La Rai vìola la par condicio anche con il proprio Cda

C he ci sto a fare? Me lo sono chiesto molte volte negli ultimi tempi: che senso ha restare consigliere d'amministrazione della Rai quando ti capita di essere interpellato solo a cose già fatte? E, per giunta, lavori pure a titolo gratuito, in quanto pensionato, per una cervellotica disposizione della legge Madia che non tiene conto del fatto che sono stato eletto dal Parlamento. Oggi, però, mi ha preso una sorta di scoramento, perché, nelle ultime 48 ore, sono successi due episodi piuttosto gravi che meritano qualche riflessione in più. Cominciamo dal primo. Lunedì scorso, sulle colonne di questo giornale, avevo denunciato l'«impar condicio» rilevata in alcuni programmi dell'azienda di Stato a favore del «Sì» nella campagna referendaria in vista del 4 dicembre. Assieme ad altri due consiglieri, Arturo Diaconale e Carlo Freccero, avevo quindi chiesto la convocazione di un cda prima della scadenza elettorale per verificare l'equilibrio dell'informazione pubblica. Ci è stato risposto che non c'era bisogno di alcun cda straordinario anche perché è compito dell'Agcom, in vista della consultazione, tenere tutto sotto controllo. Ma, a parte il fatto che, al di là del minutaggio, c'è modo e modo di far pendere la bilancia da una parte o dall'altra, dobbiamo tenere conto del bello della diretta che può sempre riservare qualche sorpresa. Ecco, così, che all'indomani del niet della Rai a tre consiglieri, alla Vita in diretta appare la ministra Boschi che sarà pure di bellissima presenza ma, di questi tempi, è davvero ingombrante, anche perché martedì sera l'avevamo vista a Politcs. Mi potreste obiettare che la trasmissione di Semprini è agonizzante (chiuderà i battenti a dicembre) e che, considerando il bassissimo share, è un programma per pochi intimi. Il rilievo è più che giusto, ma, intanto, la ministra resta ospite fissa del servizio pubblico in questi giorni caldi. L'Agcom, visto che è l'organo ad hoc, non ha nulla da ridire? Sempre troppo tardi, comunque.

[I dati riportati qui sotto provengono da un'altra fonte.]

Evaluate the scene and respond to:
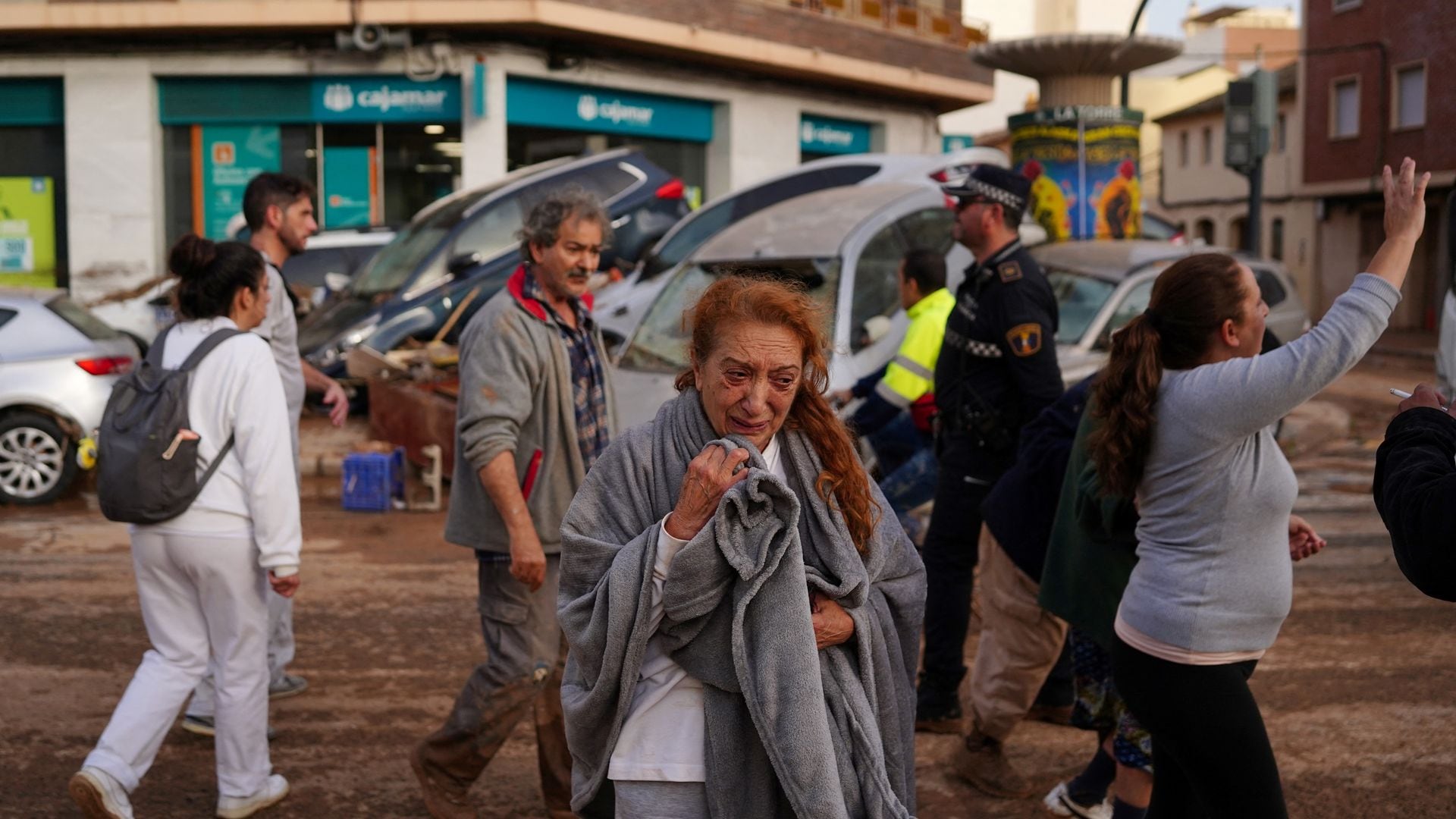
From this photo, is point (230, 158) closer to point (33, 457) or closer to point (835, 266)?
point (33, 457)

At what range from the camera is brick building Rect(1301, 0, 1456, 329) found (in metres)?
36.0

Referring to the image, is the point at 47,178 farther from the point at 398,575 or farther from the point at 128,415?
the point at 128,415

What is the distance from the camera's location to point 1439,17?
3581 centimetres

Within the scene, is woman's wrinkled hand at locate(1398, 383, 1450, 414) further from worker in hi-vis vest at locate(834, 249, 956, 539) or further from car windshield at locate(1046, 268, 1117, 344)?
car windshield at locate(1046, 268, 1117, 344)

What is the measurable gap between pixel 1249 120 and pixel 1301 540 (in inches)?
432

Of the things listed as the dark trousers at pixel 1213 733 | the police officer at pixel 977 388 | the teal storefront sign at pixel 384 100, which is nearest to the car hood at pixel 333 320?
the teal storefront sign at pixel 384 100

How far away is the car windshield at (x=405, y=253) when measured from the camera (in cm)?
1455

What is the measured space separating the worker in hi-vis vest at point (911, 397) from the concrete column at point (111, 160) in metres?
17.2

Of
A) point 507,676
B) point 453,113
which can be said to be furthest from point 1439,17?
point 507,676

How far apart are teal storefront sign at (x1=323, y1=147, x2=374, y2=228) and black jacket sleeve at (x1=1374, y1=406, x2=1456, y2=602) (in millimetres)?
21053

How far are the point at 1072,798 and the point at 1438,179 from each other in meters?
35.2

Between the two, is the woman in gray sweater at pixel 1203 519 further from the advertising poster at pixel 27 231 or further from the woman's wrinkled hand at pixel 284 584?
the advertising poster at pixel 27 231

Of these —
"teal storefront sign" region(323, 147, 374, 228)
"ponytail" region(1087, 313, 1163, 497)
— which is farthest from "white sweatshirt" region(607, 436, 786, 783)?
"teal storefront sign" region(323, 147, 374, 228)

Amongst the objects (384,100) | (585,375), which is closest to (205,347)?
(585,375)
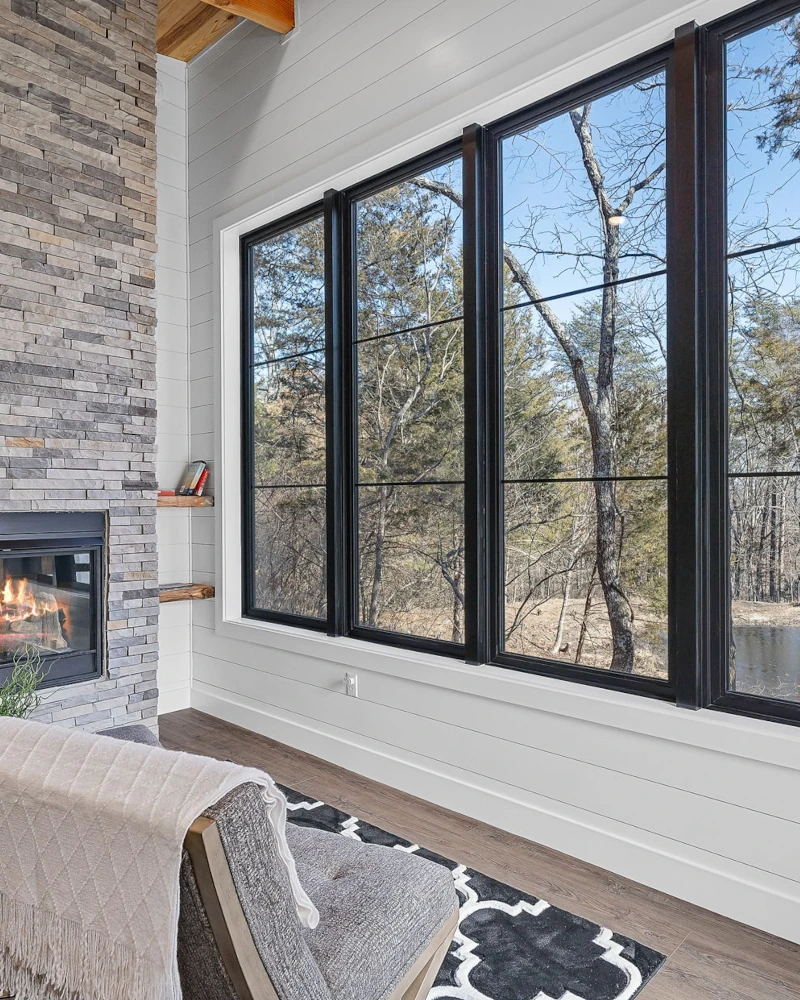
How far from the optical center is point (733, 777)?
6.59 ft

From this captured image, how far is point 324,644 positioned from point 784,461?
202 cm

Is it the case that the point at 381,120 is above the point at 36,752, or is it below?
above

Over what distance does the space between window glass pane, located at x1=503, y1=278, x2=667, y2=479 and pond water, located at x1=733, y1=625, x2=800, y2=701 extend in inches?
21.8

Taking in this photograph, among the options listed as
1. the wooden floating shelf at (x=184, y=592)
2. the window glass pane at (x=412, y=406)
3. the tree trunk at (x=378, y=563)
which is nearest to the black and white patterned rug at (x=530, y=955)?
the tree trunk at (x=378, y=563)

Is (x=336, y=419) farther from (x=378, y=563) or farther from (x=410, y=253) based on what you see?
(x=410, y=253)

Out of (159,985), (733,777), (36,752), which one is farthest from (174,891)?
(733,777)

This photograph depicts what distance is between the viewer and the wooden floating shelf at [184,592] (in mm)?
3753

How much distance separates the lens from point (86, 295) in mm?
3293

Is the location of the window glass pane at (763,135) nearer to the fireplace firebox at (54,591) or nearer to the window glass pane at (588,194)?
the window glass pane at (588,194)

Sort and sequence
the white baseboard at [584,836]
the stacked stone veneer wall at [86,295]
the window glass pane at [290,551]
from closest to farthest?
1. the white baseboard at [584,836]
2. the stacked stone veneer wall at [86,295]
3. the window glass pane at [290,551]

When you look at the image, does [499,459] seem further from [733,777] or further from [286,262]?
[286,262]

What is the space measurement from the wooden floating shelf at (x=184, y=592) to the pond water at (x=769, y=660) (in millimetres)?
2706

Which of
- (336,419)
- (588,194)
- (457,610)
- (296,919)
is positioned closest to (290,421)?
(336,419)

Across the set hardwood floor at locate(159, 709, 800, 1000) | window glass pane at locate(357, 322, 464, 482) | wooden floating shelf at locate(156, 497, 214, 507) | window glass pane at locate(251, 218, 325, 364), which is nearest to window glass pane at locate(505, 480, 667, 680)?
window glass pane at locate(357, 322, 464, 482)
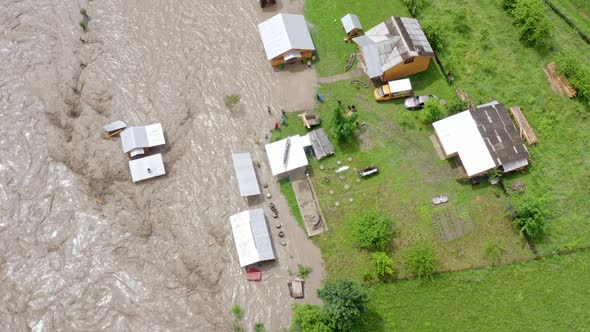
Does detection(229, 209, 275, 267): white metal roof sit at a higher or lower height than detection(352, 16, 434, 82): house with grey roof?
lower

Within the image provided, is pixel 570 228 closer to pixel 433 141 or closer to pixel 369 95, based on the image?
pixel 433 141

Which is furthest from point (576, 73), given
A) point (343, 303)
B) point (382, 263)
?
point (343, 303)

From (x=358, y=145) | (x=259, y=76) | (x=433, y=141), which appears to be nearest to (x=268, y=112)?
(x=259, y=76)

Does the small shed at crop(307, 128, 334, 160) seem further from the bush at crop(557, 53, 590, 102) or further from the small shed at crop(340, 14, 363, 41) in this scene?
the bush at crop(557, 53, 590, 102)

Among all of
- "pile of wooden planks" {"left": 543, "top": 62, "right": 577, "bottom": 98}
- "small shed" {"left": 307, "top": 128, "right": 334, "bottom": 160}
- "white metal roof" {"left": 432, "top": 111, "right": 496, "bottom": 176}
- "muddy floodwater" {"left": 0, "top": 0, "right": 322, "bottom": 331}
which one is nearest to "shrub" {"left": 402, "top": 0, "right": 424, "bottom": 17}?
"muddy floodwater" {"left": 0, "top": 0, "right": 322, "bottom": 331}

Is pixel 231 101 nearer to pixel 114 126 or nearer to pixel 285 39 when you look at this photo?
pixel 285 39

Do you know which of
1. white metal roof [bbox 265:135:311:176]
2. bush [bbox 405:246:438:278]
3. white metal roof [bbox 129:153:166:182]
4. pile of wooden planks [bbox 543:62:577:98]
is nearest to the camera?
bush [bbox 405:246:438:278]
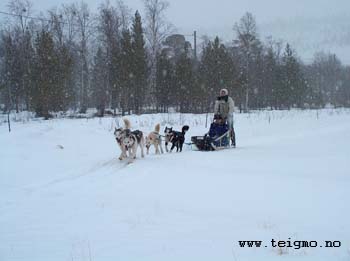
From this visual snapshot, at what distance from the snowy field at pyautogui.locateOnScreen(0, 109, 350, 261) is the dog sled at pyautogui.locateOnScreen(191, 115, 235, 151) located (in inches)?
41.4

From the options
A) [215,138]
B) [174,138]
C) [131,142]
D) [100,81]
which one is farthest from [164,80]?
[131,142]

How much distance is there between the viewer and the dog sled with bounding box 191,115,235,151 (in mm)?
10125

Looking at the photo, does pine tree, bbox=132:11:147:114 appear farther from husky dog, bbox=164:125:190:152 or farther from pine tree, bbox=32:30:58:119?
husky dog, bbox=164:125:190:152

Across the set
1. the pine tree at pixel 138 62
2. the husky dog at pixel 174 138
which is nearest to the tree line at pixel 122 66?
the pine tree at pixel 138 62

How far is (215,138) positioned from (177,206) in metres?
5.64

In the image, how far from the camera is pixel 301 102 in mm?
45469

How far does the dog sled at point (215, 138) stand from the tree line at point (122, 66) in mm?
16693

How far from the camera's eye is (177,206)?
485 centimetres

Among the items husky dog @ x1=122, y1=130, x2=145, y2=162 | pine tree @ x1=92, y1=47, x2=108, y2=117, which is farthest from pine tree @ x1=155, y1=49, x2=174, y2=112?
husky dog @ x1=122, y1=130, x2=145, y2=162

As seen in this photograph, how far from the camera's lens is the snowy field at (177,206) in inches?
134

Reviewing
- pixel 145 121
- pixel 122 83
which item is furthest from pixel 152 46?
pixel 145 121

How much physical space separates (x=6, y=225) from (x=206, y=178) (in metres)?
3.36

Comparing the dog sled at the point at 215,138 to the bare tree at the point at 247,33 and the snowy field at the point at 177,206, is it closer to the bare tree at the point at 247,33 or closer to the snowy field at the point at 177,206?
the snowy field at the point at 177,206

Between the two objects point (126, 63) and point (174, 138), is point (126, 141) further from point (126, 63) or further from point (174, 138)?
point (126, 63)
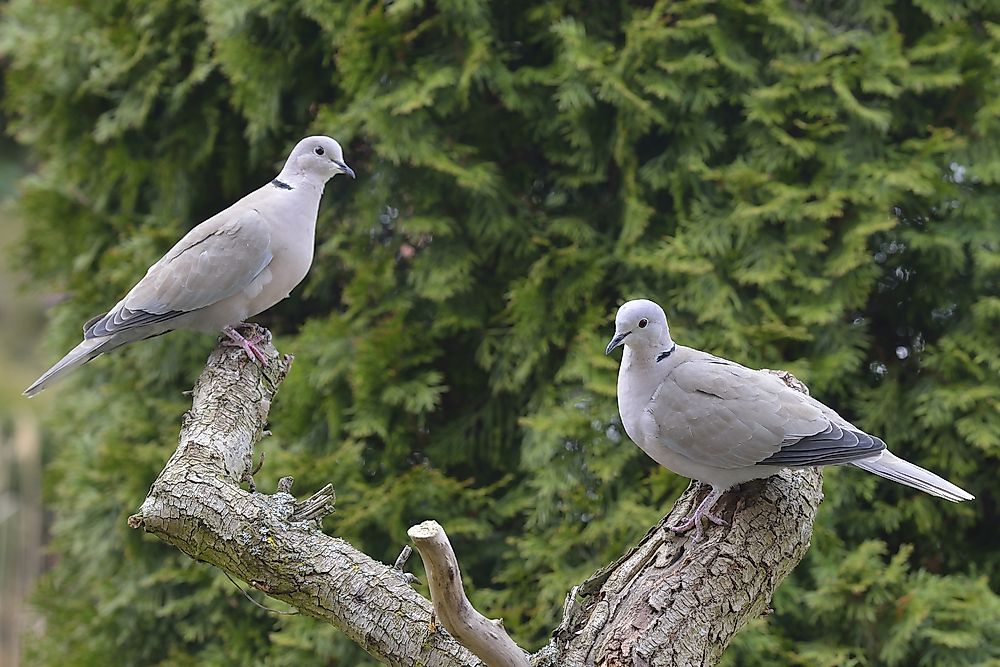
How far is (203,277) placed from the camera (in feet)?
7.87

Il problema delle «news» - ed è questo il secondo episodio che mi ha lasciato letteralmente di sasso - prescinde comunque dal periodo elettorale: la Rai sta fornendo o no la migliore informazione possibile? Di sicuro non la fornisce ai consiglieri che da tempo stanno chiedendo un confronto sull'argomento e sollecitano la visione e l'illustrazione del piano editoriale che dovrebbe essere varato all'inizio del nuovo anno. Ci è stato risposto di avere pazienza che presto avremmo sviscerato il grosso tema sul tappeto. Salvo vederci, poi, spiattellato, come se niente fosse, il progetto su un settimanale prima ancora di averlo letto e minimamente discusso. Certo, una strana fuga di notizie che conferma la considerazione di cui godono i consiglieri di amministrazione della corazzata pubblica. E ora penso anch'io che non ci sia più bisogno di alcun cda straordinario della Rai su «par condicio» e altro: è già tutto chiaro così. Leggevo ieri su Civiltà Cattolica che il termine «servizio pubblico radiotelevisivo» è stato coniato da John Reith, primo direttore generale della Bbc inglese, che sosteneva tre regole fondamentali: il servizio pubblico deve essere indipendente dal governo in carica, deve essere finanziato principalmente dai cittadini e deve avere come mission tre verbi: educare, informare, intrattenere.

Chissà cosa direbbe oggi.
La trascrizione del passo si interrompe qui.